La psychologue commise par les Chambres africaines extraordinaires (Cae) était hier devant la barre. Donnant suite aux questions soumises à son appréciation, elle persiste dans la description faite auparavant de Hissène Habré. L’enquête de personnalité qu’elle a mise à la disposition des Cae a, en effet, décrit Hissene Habré sur les traits d’un homme « poli, courtois, calme », qui consacre le plus clair de son temps à la lecture.
« Le Coran constitue le principal centre d’intérêt de Hissène Habré », écrivait-elle. La spécialiste reconnaît n’avoir toutefois pas personnellement approché Hissène Habré. Celui-ci a servi un niet catégorique dès lors qu’il s’est agi de répondre aux questions. Elle a dit s’être alors rabattue sur les proches de Hissène Habré. Parmi ceux-ci, une de ses épouses et son fils adoptif. En outre, des étudiants tchadiens, qui ont requis l’anonymat, ont également participé à la collecte d’informations, a-t-elle indiqué.
Elle a toutefois précisé que ceux-ci, comme la plupart des personnes interrogées, ont voulu s’exprimer dans le total anonymat. Un des avocats de la partie civile a voulu savoir si la spécialiste a, dans ses recherches, pris en compte les deux profils de Habré : celui de Président déchu refugié au Sénégal et celui du Président tout puissant, régnant alors au Tchad.
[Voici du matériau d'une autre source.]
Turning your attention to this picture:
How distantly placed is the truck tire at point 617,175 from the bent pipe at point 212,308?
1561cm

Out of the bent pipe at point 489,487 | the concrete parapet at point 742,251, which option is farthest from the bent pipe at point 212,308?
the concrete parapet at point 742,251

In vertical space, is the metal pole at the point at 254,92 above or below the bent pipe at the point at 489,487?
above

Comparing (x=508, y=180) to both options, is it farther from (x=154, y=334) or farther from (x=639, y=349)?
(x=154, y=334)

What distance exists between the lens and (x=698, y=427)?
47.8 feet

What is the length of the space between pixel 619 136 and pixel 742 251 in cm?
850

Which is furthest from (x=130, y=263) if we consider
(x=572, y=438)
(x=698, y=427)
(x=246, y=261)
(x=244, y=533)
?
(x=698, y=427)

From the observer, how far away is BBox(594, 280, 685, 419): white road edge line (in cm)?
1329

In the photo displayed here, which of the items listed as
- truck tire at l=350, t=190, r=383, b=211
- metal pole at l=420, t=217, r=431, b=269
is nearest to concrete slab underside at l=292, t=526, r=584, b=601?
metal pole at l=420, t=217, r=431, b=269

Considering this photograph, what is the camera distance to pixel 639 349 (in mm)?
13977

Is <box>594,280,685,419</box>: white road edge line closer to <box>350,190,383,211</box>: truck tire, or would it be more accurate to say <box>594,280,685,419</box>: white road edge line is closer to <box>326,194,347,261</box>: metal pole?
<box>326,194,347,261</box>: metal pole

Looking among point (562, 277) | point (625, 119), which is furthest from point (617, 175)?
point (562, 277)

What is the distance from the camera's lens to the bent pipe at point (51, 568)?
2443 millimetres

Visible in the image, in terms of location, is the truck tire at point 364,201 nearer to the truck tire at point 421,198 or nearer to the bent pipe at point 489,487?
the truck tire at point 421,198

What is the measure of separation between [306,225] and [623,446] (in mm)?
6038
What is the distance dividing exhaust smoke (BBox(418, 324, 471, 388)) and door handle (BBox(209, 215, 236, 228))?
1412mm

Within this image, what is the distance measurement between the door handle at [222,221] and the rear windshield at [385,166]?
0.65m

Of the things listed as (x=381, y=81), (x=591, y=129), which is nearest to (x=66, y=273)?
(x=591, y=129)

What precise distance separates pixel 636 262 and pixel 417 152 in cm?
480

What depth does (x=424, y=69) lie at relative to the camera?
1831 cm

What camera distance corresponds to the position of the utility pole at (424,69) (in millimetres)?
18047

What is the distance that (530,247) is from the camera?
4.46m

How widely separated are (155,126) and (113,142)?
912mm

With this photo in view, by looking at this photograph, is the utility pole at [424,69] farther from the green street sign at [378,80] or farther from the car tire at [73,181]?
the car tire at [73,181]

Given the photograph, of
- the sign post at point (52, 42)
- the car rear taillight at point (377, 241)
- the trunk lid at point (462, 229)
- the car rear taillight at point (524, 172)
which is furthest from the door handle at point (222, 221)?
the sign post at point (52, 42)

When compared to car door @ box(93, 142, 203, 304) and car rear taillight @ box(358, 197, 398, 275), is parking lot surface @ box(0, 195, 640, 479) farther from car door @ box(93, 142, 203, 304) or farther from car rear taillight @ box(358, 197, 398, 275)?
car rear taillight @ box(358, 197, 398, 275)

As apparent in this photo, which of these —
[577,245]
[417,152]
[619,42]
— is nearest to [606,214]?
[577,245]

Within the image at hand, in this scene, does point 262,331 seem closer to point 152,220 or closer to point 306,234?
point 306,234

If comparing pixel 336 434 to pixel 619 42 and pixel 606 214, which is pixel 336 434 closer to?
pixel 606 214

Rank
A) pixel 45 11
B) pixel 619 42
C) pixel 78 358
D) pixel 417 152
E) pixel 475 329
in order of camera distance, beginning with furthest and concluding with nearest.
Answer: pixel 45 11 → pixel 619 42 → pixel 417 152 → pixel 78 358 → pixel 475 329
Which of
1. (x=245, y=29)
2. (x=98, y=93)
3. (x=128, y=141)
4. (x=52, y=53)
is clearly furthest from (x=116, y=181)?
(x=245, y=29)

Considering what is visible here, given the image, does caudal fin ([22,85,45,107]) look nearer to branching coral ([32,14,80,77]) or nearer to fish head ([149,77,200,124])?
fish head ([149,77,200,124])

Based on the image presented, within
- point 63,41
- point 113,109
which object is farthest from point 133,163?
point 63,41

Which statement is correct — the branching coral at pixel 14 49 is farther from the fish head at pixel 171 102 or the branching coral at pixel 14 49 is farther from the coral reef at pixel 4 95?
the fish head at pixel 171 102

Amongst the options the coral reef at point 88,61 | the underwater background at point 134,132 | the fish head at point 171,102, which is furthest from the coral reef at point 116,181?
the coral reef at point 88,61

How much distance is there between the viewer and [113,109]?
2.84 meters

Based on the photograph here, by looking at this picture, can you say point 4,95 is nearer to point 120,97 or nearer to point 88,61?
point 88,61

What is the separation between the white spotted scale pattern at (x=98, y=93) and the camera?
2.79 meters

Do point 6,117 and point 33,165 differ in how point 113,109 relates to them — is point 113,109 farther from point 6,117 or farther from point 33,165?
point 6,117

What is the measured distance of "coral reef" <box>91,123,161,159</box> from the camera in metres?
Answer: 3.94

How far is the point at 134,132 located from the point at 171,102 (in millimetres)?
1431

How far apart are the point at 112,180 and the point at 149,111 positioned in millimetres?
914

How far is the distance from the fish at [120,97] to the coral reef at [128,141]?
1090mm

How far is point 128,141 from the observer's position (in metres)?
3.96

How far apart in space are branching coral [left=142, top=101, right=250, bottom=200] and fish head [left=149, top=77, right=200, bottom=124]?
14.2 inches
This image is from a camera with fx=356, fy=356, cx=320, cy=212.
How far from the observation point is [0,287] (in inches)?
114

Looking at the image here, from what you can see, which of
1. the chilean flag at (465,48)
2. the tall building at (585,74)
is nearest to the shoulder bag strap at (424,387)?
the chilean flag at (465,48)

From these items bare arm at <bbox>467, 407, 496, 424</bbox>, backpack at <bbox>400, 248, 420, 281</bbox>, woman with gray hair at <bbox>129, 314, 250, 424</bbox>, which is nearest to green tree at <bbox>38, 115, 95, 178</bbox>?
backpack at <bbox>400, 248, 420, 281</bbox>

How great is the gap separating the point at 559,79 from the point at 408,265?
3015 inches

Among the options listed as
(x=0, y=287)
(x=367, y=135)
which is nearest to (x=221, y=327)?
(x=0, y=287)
Devant une telle interrogation, la psychologue a servi une réponse par la négative. Selon elle, il aurait fallu se rendre au Tchad pour avoir de plus amples informations allant dans ce sens. Or, les Chambres africaines extraordinaires ont jugé que cela serait risqué au vu du contexte. Elle s’est, dès lors, rabattue « sur les informations glanées ça et là, données par des Tchadiens établis à Dakar », a-t-elle dit.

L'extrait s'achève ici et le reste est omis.